- **Требуемое действие 1**: Проверьте, согласуются ли с фрагментом о Бунине и Бахрахе следующие утверждения: (а) Зуров унаследовал часть парижской квартиры Буниных; (б) Бахрах жил у Буниных под чужим именем; (в) Бахраха признали годным для отправки на работы в Германию. Для каждого ответьте «да» или «нет» и дословно приведите решающие слова фрагмента.
- **Требуемое действие 2**: Продолжите фрагмент о Бунине и Бахрахе, начав сразу после его последнего предложения.

---------- Фрагмент источника

Книги

Бунин и евреи

22
18
20
22
24
26
28
30

Бахрах уважительно, но без какой-либо лакировки, рисует психологический портрет Бунина – человека в быту капризного, раздражительного, склонного затевать ссоры по мелочам. Поэтому на «Жанетте» страсти кипели вовсю. Бунин конфликтовал главным образом с Леонидом Зуровым. Он выказывал жгучую неприязнь к «…человеку, который уже годами живет под его крышей (а Зуров с редкими промежутками прожил у Буниных до самой их смерти, унаследовал часть их парижской квартиры, а заодно с ней и архив Ивана Алексеевича), человеку, которого он сам выписал из прибалтийских стран, которому по началу он всячески литературно покровительствовал. <…> отношения между ними были не только нелегкими, но настолько запутанными, что распутать их уже не было возможности. <…> Если их можно было бы изобразить графически, <они> шли неравномерными зигзагами, иногда подымаясь, чтобы затем резко упасть. Бывали, конечно, периоды, когда Бунин бывал даже рад обществу Зурова, его присутствию, спорам с ним, несмотря на то, что они всякий раз кончались взаимными пикировками и каждый из них пытался всадить в другого какие-то “бандерильи” и тут же, как полагается по правилам тавромахии, отступить, чтобы подготовиться к новому нападению».13

Бахрах пишет, что отнюдь не обращался к Бунину «с просьбой приютить меня», и вовсе не «скрывался» от наци под бунинской кровлей.

«На “Жаннетте” я всегда жил легально, под своим именем, имел все виды продовольственных карточек, получал письма, даже подружился с местным полицейским комиссаром. А когда появились немцы, меня, как и всех грасских жителей поочередно, мэрия вызывала на рытье каких-то ерундовых окопов и установку проволочных заграждений <…>! Затем – и это было много страшнее – получил приглашение явиться для освидетельствования В “S.T.O.” (Service obligatoire du travail – обязательная трудовая повинность), то есть, отправка на работы в Германию. <…> но в результате каких-то черных пятнышек на моих легочных снимках я был признан непригодным “в нулевой степени”. Я сохранил эту бумажонку, которая, вероятно, спасла меня, когда совсем перед освобождением я был арестован “эсэсами”. Можно ли тогда говорить о том, что я “скрывался”?»14.

--------------------
---------- Блок данных

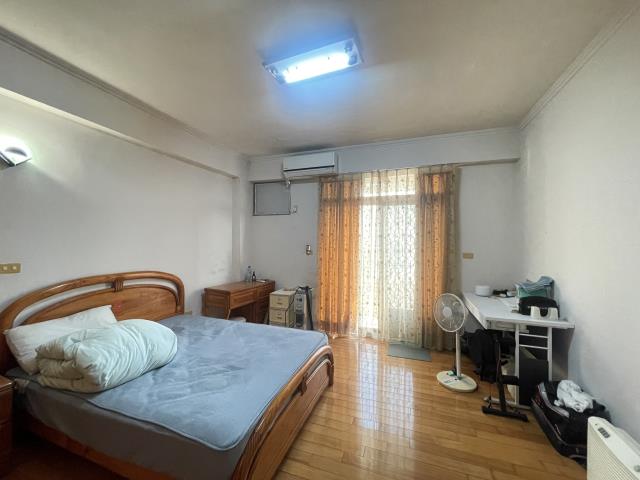 高雄路竹透天-8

--------------------

- **Поле ответа 1**:
(а) Да: «унаследовал часть их парижской квартиры».
(б) Нет: «я всегда жил легально, под своим именем».
(в) Нет: «я был признан непригодным “в нулевой степени”».

- **Поле ответа 2**:
Тем не менее, в социальном плане Бахрах являлся наиболее уязвимым членом бунинской «коммуны» и «несмотря на то, что под бунинской кровлей он оказался, по собственным словам, забронирован “чистейшим арийством и комбаттантностью”15, и мимо него пронеслись “все враждебные вихри” (из письма Осоргину от 4 октября 1942 г.), <он> испытал душевные муки, сходные осоргинским, от тупикового и бездейственного существования. Это был собственный горький “военный” опыт, приобретенный в “несносные годы оккупации”, пусть в обстоятельствах, далеких от линии фронтового огня, однако потребовавший нелегких драматических испытаний, неизбежных жертв и потерь и оплаченный тревогой за судьбу близких людей, оставшихся в оккупированной зоне, собственными отчаянием и страхом быть в любую минуту арестованным и депортированным в лагерь смерти. Письма этой поры полны обменом известий о родственниках, друзьях и знакомых, которых постигла трагическая участь»16.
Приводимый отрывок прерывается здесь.